# Chapter4: Transforming Text into Data Structures

## Understanding vectors and matrices

In [1]:
#building vectors and matrices from text data
from sklearn.feature_extraction.text import CountVectorizer
X = ("Computers can analyze text", "They do it using vectors and matrices", 
     "Computers can process massive amounts of text data")
vectorizer = CountVectorizer(stop_words='english')
X_vec = vectorizer.fit_transform(X)
print(vectorizer.vocabulary_)
print(X_vec.todense())

{'computers': 2, 'analyze': 1, 'text': 7, 'using': 8, 'vectors': 9, 'matrices': 5, 'process': 6, 'massive': 4, 'amounts': 0, 'data': 3}
[[0 1 1 0 0 0 0 1 0 0]
 [0 0 0 0 0 1 0 0 1 1]
 [1 0 1 1 1 0 1 1 0 0]]


## Exploring the Bag-of-Words architecture

#### Required imports

In [2]:
import nltk
from nltk.corpus import stopwords
from nltk.stem.porter import PorterStemmer
from nltk.stem.snowball import SnowballStemmer
from nltk.stem.wordnet import WordNetLemmatizer
import pandas as pd
import re
import numpy as np

#### Take a list of sentences

In [3]:
sentences = ["We are reading about Natural Language Processing Here",
             "Natural Language Processing making computers comprehend language data",
             "The field of Natural Language Processing is evolving everyday"]

#### Create a pandas series object from the list of sentences,

In [4]:
corpus = pd.Series(sentences)
corpus

0    We are reading about Natural Language Processi...
1    Natural Language Processing making computers c...
2    The field of Natural Language Processing is ev...
dtype: object

#### Preprocess the corpus using the NLP pipeline

In [5]:
#The different process present in the pipeline

#tokenizing
def tokenizer(corpus, keep_list = []):
    cleaned_rows = []
    for row in corpus:
        qs = []
        for word in row.split():
            if word not in keep_list:
                p1 = re.sub('[^a-zA-Z0-9]', ' ', word).lower()
                qs.append(p1)
            else : qs.append(word)
        cleaned_rows.append(' '.join(qs))
    return pd.Series(cleaned_rows)

#removing stopwords
def remove_stops(corpus):
    stop = set(stopwords.words('english'))
    corpus = [[word for word in sentence.split() if word not in stop] for sentence in corpus]
    return corpus

#stemming
def stemmer(corpus, stem_type):
    if stem_type == 'Porter':
        stemmer = PorterStemmer()
        corpus = [[stemmer.stem(word) for word in sentence] for sentence in corpus]          

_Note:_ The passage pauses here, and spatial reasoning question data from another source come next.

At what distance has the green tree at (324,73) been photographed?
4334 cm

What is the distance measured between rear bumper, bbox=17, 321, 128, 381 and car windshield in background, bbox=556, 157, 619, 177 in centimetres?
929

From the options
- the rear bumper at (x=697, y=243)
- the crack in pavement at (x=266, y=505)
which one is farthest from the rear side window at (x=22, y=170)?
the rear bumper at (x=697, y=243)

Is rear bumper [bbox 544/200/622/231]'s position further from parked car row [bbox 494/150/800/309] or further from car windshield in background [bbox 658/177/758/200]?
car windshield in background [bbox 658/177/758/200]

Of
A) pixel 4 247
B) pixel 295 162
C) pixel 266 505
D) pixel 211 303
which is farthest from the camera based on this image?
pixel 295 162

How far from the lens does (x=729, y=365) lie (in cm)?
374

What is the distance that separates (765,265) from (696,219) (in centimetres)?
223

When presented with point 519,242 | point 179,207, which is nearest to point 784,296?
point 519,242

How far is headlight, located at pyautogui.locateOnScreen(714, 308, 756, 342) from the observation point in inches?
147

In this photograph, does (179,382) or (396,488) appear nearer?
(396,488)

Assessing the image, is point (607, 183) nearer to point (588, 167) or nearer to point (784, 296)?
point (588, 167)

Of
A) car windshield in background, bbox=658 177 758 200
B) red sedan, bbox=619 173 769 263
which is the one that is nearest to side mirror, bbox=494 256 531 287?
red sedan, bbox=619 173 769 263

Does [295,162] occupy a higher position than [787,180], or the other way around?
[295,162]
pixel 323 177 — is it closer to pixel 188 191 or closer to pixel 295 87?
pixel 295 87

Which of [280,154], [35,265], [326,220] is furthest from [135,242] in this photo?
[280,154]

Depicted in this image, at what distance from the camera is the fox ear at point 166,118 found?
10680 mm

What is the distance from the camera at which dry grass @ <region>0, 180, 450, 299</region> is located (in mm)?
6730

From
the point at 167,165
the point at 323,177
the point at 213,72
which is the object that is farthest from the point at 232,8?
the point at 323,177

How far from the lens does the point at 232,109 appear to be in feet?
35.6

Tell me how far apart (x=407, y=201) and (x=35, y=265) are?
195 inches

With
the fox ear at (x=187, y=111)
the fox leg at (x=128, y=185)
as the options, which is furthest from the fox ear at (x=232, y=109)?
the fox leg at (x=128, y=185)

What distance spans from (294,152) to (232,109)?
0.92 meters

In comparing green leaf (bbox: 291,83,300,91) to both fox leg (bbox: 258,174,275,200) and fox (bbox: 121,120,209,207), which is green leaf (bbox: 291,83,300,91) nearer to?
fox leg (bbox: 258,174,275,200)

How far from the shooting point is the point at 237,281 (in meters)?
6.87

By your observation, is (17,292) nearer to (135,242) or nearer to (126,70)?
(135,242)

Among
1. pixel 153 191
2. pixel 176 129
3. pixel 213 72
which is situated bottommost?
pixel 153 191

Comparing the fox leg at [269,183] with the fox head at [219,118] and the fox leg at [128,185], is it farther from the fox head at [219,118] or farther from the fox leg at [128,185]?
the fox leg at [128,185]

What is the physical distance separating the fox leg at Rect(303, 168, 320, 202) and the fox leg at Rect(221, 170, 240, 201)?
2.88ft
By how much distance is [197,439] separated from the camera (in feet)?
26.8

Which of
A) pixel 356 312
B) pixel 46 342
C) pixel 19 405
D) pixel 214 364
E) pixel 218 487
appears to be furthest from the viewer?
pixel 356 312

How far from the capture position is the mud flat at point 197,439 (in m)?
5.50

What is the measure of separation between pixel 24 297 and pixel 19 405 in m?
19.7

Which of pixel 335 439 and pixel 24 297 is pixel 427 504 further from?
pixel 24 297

    if stem_type == 'Snowball':
        stemmer = SnowballStemmer(language='english')
        corpus = [' '.join([stemmer.stem(word) for word in sentence]) for sentence in corpus] 

        return corpus
#lemmatization
def lemmatizer(corpus):
    lemmatizer = WordNetLemmatizer()
    corpus = [' '.join([lemmatizer.lemmatize(x, pos = 'v') for x in x]) for x in corpus]
    return corpus

In [6]:
def preprocess(corpus, keep_list, stemming, stem_type, lemmatization, remove_stopwords):
    
    corpus = tokenizer(corpus, keep_list)
    
    if remove_stopwords:
        corpus = remove_stops(corpus)
    
    if stemming:
        corpus = stemmer(corpus, stem_type)
        
    if lemmatization:
        corpus = lemmatizer(corpus)
    
    return corpus    

In [7]:
preprocessed_corpus = preprocess(corpus,keep_list = [], stemming = False, \
                                 stem_type = None, lemmatization = True,remove_stopwords = True)
preprocessed_corpus

['read natural language process',
 'natural language process make computers comprehend language data',
 'field natural language process evolve everyday']

#### Building Vocabulary

In [8]:
set_of_words = set()
for sentence in preprocessed_corpus:
    for word in sentence.split():
        set_of_words.add(word)
vocab = list(set_of_words)
print(vocab)

['language', 'make', 'field', 'natural', 'everyday', 'computers', 'evolve', 'process', 'comprehend', 'data', 'read']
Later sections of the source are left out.